Thomas Mair, assassin de la députée Jo Cox pendant la campagne du Brexit.

Thomas Mair, 53 ans était jardinier au chômage, isolé et asocial. On sait qu’il était sensible de longue date aux thèses racistes des suprématistes blancs, car il était abonné à une revue pro-apartheid.

Le 16 juin à Birstall (nord de l’Angleterre), en pleine campagne électorale pour le  « Brexit », il assassine dans la rue la députée anglaise Jo Cox au cri de « Britain First ! », en lui tirant dessus à 3 reprises avec un pistolet, puis en lui assénant 15 coups de couteau en différents endroits vitaux du corps. Immédiatement après le crime, la presse évoque « l’acte d’un déséquilibré ».

Lors de son procès, Thomas Mair est resté totalement silencieux. Jugé responsable de ses actes, il purge maintenant une peine de prison à perpétuité.

Ce crime rappelle le scénario du film de Scorcese « Taxi driver ». Comme le personnage joué par Robert de Niro dans le film,  Thomas Mair, professionnellement isolé, et seul dans sa vie, s’est projeté dans un univers de haine et de violence, pour combler une sorte de « déficit d’existence ».

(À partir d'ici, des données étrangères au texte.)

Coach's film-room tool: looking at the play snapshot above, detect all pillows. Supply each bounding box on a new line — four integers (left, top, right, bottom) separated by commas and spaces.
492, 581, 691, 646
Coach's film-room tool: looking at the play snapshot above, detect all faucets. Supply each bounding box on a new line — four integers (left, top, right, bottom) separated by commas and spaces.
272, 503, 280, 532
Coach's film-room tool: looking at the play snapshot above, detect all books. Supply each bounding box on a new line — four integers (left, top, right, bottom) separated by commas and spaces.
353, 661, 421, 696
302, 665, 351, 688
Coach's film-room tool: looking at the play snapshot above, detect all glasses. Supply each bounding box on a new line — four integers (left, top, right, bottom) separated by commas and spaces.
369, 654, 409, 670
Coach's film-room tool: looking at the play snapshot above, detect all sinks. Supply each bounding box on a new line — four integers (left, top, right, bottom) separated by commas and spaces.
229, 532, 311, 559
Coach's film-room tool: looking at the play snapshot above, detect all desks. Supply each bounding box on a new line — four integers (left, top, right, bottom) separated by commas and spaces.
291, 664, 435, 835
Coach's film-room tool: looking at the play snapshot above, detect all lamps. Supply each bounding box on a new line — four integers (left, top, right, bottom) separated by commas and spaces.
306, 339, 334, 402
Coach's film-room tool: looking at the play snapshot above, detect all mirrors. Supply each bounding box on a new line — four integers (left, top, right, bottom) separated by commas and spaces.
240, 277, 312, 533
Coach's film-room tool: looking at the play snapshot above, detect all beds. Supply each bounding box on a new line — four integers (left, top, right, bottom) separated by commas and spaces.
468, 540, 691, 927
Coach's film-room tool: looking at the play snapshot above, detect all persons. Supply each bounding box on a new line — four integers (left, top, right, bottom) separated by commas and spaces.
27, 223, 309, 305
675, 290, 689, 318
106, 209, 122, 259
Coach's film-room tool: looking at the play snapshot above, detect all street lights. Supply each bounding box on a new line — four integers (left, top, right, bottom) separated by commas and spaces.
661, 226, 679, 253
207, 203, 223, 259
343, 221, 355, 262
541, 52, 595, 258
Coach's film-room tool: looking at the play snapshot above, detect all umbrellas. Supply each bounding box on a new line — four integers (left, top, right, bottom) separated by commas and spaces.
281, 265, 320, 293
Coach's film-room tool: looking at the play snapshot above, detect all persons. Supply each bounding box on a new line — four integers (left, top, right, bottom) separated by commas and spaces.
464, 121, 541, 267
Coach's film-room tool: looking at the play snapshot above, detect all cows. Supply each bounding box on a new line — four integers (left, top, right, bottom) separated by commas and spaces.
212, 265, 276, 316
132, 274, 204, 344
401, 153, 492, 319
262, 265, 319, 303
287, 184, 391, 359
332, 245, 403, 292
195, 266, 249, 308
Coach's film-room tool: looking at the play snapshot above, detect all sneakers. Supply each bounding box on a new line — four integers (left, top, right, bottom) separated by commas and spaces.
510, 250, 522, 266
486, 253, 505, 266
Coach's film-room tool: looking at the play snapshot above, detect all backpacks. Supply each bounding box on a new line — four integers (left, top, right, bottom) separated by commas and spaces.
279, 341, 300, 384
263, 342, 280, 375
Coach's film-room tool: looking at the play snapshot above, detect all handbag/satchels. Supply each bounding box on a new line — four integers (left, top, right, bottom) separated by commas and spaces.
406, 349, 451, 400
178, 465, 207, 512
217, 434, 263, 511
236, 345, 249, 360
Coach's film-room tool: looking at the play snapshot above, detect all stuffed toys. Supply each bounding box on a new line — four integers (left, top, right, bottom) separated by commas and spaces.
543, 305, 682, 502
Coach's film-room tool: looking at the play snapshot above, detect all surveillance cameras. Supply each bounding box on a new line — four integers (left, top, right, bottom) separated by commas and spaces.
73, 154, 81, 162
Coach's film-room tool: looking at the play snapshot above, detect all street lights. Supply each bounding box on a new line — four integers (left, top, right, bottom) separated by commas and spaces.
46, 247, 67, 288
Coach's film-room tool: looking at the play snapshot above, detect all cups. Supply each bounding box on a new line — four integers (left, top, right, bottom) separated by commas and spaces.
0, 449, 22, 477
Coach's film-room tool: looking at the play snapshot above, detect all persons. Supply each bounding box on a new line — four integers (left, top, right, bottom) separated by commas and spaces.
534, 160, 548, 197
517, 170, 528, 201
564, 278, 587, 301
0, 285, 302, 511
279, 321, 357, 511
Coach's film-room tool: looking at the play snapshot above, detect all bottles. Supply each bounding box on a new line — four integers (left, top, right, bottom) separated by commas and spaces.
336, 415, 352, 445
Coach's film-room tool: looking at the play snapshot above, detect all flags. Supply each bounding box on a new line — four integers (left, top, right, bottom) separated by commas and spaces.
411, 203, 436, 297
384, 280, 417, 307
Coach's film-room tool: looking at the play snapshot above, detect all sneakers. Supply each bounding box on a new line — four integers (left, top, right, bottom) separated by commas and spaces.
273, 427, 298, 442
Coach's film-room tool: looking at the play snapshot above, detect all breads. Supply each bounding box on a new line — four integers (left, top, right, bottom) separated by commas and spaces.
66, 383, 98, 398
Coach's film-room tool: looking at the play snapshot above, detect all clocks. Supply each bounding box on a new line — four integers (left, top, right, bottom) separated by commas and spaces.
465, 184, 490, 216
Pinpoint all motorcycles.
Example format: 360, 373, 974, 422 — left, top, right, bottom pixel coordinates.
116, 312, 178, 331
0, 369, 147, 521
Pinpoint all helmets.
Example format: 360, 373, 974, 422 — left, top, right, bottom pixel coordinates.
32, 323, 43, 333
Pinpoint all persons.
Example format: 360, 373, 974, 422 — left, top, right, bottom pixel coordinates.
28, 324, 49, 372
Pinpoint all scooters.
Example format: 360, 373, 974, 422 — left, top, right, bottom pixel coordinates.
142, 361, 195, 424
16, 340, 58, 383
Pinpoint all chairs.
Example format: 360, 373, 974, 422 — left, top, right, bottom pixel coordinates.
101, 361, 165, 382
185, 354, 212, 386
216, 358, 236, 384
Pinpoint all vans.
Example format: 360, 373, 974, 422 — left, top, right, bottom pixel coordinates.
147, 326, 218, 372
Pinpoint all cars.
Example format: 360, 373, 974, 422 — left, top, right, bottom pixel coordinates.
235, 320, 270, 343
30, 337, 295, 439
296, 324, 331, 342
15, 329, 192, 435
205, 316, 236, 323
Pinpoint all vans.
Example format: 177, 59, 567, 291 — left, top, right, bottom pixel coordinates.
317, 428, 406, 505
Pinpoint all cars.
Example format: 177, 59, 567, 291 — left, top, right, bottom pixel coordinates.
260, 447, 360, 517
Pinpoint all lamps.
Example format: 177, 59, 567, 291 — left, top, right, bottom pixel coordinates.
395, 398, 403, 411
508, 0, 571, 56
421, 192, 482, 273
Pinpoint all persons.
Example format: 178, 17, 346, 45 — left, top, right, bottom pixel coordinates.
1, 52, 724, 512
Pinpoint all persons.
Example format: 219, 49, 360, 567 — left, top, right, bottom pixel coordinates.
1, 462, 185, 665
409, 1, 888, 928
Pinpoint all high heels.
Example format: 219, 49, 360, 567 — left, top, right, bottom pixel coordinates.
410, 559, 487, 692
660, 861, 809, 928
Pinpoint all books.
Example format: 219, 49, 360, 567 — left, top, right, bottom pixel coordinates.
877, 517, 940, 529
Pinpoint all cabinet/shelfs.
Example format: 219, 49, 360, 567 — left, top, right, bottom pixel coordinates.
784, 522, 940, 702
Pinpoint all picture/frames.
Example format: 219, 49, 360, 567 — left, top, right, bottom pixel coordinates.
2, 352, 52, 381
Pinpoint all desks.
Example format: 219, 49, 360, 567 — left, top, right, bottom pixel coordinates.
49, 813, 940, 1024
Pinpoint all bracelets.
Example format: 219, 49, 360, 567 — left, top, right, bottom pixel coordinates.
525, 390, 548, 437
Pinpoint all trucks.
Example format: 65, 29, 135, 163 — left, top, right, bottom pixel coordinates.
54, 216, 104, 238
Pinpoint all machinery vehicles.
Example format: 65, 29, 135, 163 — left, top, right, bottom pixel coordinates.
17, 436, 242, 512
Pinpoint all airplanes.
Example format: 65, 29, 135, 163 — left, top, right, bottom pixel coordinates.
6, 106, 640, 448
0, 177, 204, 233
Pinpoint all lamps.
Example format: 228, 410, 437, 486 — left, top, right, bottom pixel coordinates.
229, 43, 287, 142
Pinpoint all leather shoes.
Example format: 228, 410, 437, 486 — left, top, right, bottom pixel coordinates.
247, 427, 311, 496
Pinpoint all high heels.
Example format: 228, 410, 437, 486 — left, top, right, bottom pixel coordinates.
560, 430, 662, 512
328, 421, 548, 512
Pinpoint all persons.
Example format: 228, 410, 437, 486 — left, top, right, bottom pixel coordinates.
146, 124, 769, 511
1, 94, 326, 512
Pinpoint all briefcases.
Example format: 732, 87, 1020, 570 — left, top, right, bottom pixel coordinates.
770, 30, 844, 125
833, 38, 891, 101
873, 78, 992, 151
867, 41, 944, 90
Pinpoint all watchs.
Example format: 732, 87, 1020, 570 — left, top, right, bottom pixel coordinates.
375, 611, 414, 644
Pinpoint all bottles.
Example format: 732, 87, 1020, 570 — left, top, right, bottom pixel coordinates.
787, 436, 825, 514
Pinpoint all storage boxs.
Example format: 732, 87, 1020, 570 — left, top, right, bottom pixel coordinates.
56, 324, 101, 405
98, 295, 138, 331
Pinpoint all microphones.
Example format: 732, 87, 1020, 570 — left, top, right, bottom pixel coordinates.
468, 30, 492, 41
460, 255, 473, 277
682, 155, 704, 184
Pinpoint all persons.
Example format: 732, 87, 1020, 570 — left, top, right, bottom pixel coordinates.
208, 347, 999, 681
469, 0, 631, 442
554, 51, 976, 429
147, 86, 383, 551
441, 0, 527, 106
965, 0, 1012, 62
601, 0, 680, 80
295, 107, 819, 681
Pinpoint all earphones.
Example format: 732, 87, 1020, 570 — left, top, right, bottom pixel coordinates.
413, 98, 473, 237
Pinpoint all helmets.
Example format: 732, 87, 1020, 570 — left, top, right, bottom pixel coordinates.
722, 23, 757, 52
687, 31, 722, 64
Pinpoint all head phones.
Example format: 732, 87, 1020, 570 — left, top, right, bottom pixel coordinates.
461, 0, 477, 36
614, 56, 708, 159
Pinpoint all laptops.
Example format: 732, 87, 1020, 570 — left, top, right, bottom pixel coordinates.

Il mûrissait certainement son projet criminel dans la solitude, lorsque survint la campagne pour le Brexit, et sa propagande isolationniste visant l’Europe et les étrangers. Cette campagne aux relents xénophobes a certainement contribué à abattre ses derniers scrupules. Ne se sentant plus seul, cherchant à exister à tout prix, la balance a alors penché du côté de son envie d’être un justicier pour l’Angleterre.

Cet assassinat ne peut pas être imputé totalement au capitalisme. Cependant, comme les cancers, pour lesquels existe souvent une prédisposition génétique, que vient ensuite renforcer de mauvaises habitudes, ou un environnement favorable, le contexte dans lequel évoluait Thomas Hair (chômage, isolement social, « déficit d’existence » dans un univers qui ne cesse de glorifier l’argent, et de mettre en avant la fécondité) a certainement joué un rôle dans son passage à l’acte.

Une éducation défaillante, et peut-être une intelligence médiocre, constituaient sa prédisposition. L’environnement capitaliste a renforcé chez lui le sentiment de son « inexistence ». Enfin la propagande pour le Brexit, l’appel à se libérer d’un interdit en s’affranchissant de l’étranger, ont abattu ses dernières barrière morales. Il s’est alors affranchi individuellement, en s’appuyant sur ce mouvement collectif.

Plus que jamais, nous devons essayer de comprendre ce qui mène au terrorisme.